La compagnie aérienne allemande Lufthansa va employer du biocarburant sur un vol régulier. Ce sera la première compagnie au monde à lancer un tel essai en conditions de vol réelles. A partir d’avril 2011 et pour une durée de 6 mois, un Airbus A321 effectuera ses vols entre Hambourg et Francfort avec à son bord du biocarburant

[1]. Un réacteur sera alimenté par du kérosène classique, et l’autre par un mélange de kérosène et de biocarburant, car légalement la part de ce dernier ne doit pas dépasser 50%.


Le kérosène biologique employé par Lufthansa est synthétisé par un producteur finlandais, et son homologation devrait avoir lieu en mars 2011. Lufthansa insiste sur le fait qu’il n’est pas produit sur la base de plantes qui pourraient être utilisées à des fins nutritives, contrairement aux pratiques usuelles dans le secteur automobile (l’éthanol par exemple, beaucoup utilisé au Brésil, provient de la canne à sucre). L’intérêt de Lufthansa pour les carburants alternatifs trouve sa justification dans les nouvelles directives européennes, qui intègrent les compagnies aériennes dans le marché des émissions de gaz à effet de serre à compter de 2012. Ceci provoquerait des surcoûts de plusieurs centaines de millions d’euros pour Lufthansa.

L’essai sera suivi par des scientifiques de l’Université de Hambourg-Harbourg et de l’Université technique (TU) de Munich, qui examineront notamment les répercussions sur les réacteurs.

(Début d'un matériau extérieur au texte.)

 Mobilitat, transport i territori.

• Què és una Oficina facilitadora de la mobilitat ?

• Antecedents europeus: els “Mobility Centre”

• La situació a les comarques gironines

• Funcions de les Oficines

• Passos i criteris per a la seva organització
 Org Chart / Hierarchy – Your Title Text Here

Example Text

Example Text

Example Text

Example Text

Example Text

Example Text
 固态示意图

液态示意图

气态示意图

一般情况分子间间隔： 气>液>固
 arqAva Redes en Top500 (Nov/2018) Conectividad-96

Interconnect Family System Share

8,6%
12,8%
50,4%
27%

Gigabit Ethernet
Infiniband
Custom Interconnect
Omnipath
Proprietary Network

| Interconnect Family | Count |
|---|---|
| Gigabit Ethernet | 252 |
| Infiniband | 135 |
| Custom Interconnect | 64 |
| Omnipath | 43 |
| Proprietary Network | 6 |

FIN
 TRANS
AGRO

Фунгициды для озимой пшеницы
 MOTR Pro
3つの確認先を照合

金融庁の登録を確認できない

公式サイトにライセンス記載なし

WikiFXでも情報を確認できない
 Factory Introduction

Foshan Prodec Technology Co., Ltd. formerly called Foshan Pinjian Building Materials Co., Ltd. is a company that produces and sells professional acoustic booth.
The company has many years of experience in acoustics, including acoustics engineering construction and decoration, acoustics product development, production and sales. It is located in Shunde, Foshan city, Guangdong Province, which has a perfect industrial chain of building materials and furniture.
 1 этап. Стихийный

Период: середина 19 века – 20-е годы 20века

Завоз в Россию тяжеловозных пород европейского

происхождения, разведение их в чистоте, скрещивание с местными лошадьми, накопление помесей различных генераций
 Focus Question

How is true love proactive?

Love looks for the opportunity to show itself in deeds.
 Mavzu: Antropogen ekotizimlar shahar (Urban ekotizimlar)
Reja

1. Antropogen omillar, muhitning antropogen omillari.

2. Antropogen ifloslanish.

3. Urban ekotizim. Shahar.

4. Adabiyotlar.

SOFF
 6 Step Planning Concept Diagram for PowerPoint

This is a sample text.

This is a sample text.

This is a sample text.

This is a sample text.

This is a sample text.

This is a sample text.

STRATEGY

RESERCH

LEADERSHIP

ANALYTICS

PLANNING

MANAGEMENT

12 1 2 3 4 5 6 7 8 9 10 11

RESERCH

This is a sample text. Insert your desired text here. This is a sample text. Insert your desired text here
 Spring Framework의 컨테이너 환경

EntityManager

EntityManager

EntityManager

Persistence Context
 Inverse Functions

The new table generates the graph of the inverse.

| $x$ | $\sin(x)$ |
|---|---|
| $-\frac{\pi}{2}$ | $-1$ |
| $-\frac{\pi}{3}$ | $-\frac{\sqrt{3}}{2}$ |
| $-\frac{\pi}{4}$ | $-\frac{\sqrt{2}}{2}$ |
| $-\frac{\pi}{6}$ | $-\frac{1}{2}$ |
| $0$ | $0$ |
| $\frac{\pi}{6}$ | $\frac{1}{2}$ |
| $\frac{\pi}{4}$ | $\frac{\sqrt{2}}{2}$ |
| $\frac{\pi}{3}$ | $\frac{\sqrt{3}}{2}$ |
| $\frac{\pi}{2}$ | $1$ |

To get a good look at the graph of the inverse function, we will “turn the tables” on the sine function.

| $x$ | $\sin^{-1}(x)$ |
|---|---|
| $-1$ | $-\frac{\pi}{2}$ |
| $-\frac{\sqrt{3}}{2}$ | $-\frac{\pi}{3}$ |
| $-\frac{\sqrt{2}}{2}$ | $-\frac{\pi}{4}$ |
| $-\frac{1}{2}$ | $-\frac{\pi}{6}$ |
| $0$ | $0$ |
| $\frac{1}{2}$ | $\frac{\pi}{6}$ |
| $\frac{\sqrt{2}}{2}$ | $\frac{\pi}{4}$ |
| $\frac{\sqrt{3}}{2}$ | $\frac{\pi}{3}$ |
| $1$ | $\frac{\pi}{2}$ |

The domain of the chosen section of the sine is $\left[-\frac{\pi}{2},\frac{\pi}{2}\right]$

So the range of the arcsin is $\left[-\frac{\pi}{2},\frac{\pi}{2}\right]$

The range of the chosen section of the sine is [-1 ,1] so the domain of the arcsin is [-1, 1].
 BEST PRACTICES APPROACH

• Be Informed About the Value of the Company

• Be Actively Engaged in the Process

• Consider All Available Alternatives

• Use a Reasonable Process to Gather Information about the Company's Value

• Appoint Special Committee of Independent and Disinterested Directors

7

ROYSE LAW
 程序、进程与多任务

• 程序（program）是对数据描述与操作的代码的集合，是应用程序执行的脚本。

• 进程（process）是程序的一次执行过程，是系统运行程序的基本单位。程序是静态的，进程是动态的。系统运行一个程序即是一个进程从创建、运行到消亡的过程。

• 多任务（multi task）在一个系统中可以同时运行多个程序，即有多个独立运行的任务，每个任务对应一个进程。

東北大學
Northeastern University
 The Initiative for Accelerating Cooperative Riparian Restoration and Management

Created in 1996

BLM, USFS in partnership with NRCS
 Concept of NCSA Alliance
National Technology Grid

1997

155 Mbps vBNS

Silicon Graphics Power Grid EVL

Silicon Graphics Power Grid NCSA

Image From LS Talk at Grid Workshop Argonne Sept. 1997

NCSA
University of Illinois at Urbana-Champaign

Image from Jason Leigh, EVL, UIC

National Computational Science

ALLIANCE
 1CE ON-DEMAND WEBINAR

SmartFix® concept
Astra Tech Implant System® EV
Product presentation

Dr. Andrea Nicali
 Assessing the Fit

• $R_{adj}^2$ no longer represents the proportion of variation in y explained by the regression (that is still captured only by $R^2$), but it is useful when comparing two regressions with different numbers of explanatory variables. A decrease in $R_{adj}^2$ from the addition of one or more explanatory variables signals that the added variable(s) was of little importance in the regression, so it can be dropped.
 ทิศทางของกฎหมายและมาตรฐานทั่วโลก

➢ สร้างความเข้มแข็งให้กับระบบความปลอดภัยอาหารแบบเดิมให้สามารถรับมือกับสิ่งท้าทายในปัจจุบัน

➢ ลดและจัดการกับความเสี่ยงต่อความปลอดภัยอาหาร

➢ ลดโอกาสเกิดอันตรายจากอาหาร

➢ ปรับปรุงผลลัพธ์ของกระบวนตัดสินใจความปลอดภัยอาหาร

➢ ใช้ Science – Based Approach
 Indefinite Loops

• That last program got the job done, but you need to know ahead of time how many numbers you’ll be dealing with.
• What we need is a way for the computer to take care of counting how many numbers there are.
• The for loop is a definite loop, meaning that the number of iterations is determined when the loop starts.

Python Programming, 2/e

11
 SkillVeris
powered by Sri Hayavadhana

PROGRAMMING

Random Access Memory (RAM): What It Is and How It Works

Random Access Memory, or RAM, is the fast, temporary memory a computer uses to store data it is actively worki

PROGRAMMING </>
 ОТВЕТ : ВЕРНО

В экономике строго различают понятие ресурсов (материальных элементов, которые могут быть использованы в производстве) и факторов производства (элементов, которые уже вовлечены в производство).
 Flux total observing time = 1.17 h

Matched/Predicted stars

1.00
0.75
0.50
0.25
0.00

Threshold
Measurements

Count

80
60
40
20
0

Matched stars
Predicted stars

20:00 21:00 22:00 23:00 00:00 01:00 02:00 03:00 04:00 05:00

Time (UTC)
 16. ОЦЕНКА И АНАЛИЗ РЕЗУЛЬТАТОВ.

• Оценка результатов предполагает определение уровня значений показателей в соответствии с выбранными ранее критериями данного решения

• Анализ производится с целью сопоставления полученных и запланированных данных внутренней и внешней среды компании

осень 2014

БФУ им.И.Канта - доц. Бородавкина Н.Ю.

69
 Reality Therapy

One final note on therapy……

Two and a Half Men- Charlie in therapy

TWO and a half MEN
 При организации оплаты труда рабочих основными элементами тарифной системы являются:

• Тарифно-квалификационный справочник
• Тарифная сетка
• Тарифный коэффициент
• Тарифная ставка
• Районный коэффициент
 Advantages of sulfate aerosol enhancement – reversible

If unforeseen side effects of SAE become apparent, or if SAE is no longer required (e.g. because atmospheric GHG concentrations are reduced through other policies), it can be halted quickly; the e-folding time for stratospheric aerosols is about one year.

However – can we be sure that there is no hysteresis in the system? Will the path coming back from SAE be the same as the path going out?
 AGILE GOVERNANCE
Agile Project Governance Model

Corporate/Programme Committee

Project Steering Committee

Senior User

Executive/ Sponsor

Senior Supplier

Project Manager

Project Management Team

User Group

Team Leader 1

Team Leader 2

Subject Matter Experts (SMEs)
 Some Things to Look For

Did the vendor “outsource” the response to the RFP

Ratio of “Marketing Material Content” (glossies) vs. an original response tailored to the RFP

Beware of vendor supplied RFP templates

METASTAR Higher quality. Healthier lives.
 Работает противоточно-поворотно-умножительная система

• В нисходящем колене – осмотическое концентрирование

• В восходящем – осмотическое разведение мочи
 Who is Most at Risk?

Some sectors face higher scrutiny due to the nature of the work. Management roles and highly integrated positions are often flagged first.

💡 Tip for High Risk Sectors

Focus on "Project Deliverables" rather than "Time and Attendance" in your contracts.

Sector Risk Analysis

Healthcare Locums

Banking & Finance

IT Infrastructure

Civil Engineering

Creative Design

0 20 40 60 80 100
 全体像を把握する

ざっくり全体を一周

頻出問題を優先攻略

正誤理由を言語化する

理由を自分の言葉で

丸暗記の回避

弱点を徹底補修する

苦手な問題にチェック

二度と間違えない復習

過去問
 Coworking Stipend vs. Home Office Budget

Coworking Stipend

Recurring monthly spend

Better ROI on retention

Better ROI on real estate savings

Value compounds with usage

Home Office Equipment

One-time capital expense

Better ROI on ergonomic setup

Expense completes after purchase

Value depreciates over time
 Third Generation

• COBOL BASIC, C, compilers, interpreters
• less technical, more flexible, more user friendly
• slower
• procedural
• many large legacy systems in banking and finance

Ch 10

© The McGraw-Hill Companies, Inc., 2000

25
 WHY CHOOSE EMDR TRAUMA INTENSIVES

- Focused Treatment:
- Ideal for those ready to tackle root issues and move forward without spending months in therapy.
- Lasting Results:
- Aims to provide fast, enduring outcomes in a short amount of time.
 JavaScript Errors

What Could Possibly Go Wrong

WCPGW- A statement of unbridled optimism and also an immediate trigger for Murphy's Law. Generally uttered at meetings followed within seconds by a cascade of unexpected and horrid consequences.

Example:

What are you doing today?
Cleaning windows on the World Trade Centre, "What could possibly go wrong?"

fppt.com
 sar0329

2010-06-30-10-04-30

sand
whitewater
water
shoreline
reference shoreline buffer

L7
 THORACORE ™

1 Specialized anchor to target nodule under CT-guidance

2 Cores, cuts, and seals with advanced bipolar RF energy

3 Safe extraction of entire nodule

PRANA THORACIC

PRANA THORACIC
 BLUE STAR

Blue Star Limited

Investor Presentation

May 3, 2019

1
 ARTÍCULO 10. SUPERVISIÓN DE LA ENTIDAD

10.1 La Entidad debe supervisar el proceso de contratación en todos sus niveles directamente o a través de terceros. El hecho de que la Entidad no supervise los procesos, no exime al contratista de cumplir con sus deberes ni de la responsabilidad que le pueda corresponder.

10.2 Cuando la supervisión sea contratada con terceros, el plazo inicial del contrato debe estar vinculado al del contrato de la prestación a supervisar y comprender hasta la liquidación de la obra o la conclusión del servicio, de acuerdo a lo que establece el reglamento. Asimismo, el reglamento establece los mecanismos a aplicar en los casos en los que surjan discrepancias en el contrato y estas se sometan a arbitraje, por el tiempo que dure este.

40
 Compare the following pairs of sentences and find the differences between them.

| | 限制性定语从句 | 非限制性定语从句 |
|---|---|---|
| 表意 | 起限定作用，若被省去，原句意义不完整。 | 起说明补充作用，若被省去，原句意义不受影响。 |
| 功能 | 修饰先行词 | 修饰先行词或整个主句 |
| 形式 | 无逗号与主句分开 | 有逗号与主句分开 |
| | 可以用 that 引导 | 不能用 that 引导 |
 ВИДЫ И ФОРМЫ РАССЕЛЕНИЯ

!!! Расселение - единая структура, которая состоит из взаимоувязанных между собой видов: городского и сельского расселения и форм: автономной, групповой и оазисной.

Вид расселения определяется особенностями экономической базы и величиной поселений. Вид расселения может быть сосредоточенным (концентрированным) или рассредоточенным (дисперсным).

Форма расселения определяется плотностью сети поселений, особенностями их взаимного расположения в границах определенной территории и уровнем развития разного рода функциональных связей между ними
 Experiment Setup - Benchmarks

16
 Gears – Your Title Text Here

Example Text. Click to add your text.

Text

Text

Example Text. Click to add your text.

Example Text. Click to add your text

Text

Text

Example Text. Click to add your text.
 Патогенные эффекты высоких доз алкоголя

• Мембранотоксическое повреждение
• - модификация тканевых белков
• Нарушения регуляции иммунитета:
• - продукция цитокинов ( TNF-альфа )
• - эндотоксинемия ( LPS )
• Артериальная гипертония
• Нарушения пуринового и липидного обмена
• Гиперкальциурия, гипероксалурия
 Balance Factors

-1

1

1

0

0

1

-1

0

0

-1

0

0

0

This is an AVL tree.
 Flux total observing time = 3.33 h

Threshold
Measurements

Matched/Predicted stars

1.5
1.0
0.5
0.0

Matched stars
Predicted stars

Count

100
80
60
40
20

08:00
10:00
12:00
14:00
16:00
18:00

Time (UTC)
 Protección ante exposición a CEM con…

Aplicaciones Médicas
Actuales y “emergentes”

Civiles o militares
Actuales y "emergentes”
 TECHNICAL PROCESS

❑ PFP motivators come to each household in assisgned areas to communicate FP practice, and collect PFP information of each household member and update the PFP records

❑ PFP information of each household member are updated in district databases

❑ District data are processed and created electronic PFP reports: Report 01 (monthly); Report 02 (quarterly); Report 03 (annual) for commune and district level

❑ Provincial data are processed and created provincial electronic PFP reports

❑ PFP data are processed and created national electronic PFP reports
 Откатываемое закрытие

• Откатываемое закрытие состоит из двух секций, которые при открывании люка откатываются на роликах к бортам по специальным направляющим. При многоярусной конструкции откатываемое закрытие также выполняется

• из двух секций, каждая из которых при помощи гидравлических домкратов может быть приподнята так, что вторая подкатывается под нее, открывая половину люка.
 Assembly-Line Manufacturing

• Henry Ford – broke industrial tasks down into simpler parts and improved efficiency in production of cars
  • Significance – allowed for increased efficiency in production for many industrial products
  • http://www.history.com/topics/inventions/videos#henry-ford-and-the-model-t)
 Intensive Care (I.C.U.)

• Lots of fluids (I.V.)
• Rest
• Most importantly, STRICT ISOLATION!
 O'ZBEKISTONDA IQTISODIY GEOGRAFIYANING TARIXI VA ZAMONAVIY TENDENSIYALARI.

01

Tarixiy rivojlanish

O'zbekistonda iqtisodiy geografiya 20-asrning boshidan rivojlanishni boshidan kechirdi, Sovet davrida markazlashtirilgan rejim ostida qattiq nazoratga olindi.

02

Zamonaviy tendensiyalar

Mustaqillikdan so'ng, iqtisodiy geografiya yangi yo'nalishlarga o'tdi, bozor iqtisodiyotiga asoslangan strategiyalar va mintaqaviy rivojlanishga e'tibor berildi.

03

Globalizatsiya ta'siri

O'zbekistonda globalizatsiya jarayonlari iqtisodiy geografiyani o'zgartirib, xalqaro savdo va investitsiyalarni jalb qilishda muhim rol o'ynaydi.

Le Centre allemand de recherche aérospatiale (DLR) estime déjà que ce carburant permettra de réduire considérablement les émissions de particules de suie. M. Buse, chef de projet chez Lufthansa, admet cependant que ce biocarburant ne pourra pas encore être employé à grande échelle dans les 10 années à venir. En effet, il n’a encore jamais été produit industriellement, et son coût est pour l’instant 3 à 4 fois plus élevé que celui du carburant classique.

Le Gouvernement fédéral soutient ces essais par des fonds du programme de recherche aéronautique LuFo.



[1] Plusieurs entreprises concurrentes de Lufthansa réalisent déjà des essais depuis des années avec des carburants alternatifs comme du gaz naturel ou des biocarburants, mais aucun ne dispose actuellement de retours d’expérience en conditions réelles.